— EXTRAIT FOURNI —
****************************************

L’Ambassadeur de la paix, Guinéen réfugié en France, a été mis à l'honneur à l'occasion de la seizième édition du festival "Rue des livres" à Rennes (16-17 mars 2024). Il nous présente ici son Catalogue d'un exilé, recueil de poésie publié en 2023 chez Flammarion, mais livre également une analyse de ses origines et de sa nouvelle aventure littéraire et sociale en France.

Entretien réalisé le 17 mars 2024 aux « Cadets de Bretagne » par Mohamed Amine Kacem (médiathécaire et docteur en littérature française moderne et contemporaine).

« Je considère la poésie comme un acte de résistance »

Mohamed Amine Kacem : « Falmarès », d’où vient ce pseudonyme ?

****************************************

— LISTE DES ENREGISTREMENTS —
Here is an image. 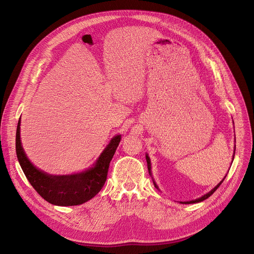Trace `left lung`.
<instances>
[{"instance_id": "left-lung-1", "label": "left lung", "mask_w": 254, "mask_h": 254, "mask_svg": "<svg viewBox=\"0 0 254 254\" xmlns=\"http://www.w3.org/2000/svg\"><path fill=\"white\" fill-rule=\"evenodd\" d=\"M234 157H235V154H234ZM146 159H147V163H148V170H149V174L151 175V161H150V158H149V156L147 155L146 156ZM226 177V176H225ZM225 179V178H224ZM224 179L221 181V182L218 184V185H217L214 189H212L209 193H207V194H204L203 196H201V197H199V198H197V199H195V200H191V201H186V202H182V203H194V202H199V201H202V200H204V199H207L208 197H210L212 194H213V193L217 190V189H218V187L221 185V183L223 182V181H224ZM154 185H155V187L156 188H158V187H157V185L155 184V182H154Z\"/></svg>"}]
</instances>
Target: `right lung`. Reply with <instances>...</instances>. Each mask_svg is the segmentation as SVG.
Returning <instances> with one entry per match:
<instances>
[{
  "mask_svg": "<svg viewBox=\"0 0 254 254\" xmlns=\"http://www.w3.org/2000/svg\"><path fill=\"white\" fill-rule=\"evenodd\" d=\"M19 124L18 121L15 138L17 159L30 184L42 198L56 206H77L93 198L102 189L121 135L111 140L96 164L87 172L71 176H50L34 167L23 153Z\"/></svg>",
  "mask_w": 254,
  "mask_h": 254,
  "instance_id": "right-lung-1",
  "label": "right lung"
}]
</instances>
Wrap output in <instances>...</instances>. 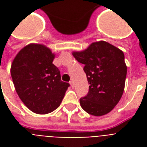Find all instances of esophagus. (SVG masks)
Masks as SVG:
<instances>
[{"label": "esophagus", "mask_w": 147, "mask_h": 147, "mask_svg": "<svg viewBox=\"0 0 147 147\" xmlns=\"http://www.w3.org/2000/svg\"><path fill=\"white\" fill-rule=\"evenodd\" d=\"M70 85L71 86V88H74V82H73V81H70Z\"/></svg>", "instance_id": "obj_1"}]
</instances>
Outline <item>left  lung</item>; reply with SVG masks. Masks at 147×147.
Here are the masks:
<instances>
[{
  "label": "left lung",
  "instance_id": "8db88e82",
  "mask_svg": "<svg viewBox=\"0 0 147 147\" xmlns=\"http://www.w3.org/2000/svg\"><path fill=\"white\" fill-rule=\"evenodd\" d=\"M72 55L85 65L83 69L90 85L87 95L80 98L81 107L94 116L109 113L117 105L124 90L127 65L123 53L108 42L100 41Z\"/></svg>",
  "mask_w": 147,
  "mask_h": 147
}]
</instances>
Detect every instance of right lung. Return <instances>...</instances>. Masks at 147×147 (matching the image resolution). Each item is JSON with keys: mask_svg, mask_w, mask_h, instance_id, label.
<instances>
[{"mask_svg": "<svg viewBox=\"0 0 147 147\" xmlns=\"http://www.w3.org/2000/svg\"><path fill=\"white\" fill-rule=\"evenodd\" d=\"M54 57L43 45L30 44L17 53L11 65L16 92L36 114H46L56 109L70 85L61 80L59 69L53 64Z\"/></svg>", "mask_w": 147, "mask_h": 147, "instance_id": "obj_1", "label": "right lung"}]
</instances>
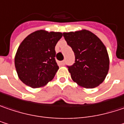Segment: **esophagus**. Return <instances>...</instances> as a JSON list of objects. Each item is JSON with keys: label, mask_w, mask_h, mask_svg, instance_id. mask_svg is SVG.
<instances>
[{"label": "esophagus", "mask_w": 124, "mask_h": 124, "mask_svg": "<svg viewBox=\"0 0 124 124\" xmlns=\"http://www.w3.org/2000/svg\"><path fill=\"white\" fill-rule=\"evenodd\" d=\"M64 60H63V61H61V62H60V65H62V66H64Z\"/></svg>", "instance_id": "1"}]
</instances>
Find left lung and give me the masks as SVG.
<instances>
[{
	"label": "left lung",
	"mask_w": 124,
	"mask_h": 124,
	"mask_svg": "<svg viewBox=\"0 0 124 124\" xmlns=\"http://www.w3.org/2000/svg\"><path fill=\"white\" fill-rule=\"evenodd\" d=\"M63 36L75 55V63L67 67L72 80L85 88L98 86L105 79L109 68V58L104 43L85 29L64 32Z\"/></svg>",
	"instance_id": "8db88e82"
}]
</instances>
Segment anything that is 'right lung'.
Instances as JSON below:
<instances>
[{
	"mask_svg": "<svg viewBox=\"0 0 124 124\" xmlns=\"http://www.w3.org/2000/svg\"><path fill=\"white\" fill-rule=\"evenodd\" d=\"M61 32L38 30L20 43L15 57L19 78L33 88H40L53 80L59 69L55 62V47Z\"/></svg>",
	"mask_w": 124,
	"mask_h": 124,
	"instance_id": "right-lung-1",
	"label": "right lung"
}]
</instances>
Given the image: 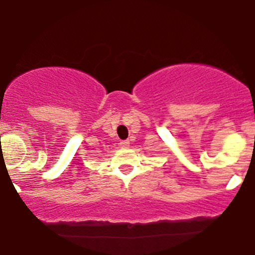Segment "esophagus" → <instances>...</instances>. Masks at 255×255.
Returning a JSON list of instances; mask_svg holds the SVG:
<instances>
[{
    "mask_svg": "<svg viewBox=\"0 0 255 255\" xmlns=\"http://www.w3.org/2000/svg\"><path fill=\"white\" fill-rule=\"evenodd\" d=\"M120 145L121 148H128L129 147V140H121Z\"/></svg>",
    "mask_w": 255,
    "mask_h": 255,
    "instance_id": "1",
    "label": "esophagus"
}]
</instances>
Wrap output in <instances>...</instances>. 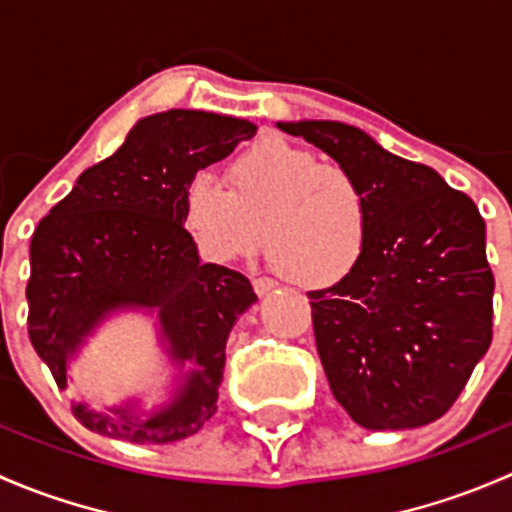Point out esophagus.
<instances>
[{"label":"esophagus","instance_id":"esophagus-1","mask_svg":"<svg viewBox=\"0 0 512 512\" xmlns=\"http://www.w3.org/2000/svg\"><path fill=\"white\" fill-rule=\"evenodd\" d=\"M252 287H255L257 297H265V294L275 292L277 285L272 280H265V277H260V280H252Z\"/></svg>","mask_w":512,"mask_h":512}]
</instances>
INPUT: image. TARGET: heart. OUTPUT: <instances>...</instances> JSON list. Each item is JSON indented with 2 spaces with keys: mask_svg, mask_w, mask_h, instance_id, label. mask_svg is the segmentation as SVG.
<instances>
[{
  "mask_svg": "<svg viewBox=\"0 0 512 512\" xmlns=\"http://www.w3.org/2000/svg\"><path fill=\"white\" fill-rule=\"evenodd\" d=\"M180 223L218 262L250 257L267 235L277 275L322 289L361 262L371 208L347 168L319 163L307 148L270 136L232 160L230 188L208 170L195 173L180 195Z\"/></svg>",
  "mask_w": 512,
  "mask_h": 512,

****************************************

— CONSIGNE 1 —
Reproduisez fidèlement le passage de l'entretien avec Falmarès compris entre « Entretien réalisé le » et « moderne et contemporaine). », ces deux bornes incluses.
— CONSIGNE 2 —
Donnez la suite de l'entretien avec Falmarès, en reprenant après sa dernière phrase.
Les enregistrements ne servent à rien ici.

— RÉSULTAT 1 —
Entretien réalisé le 17 mars 2024 aux « Cadets de Bretagne » par Mohamed Amine Kacem (médiathécaire et docteur en littérature française moderne et contemporaine).

— RÉSULTAT 2 —
Falmarès : Ce pseudonyme vient d’un ami. Je me souviens, nous étions à l’école primaire quand il m’a appelé Falmarès. À cette époque, je n’étais pas un jeune ou un enfant suffisamment curieux pour demander ce que cela signifiait. Mais c’est un ami qui me l’a donné... en Guinée !

M. A. K. : Vous avez récemment écrit un poème en hommage aux victimes palestiniennes sous le titre « Je suis un poète palestinien ». Titre qui nous rappelle la poésie de Mahmoud Darwich ou encore le journal de bord de Jean Genet, Un captif amoureux, qui revient sur trois séjours de cet auteur en Palestine. Quel rapport existe-t-il entre poésie, exil et résistance selon vous ?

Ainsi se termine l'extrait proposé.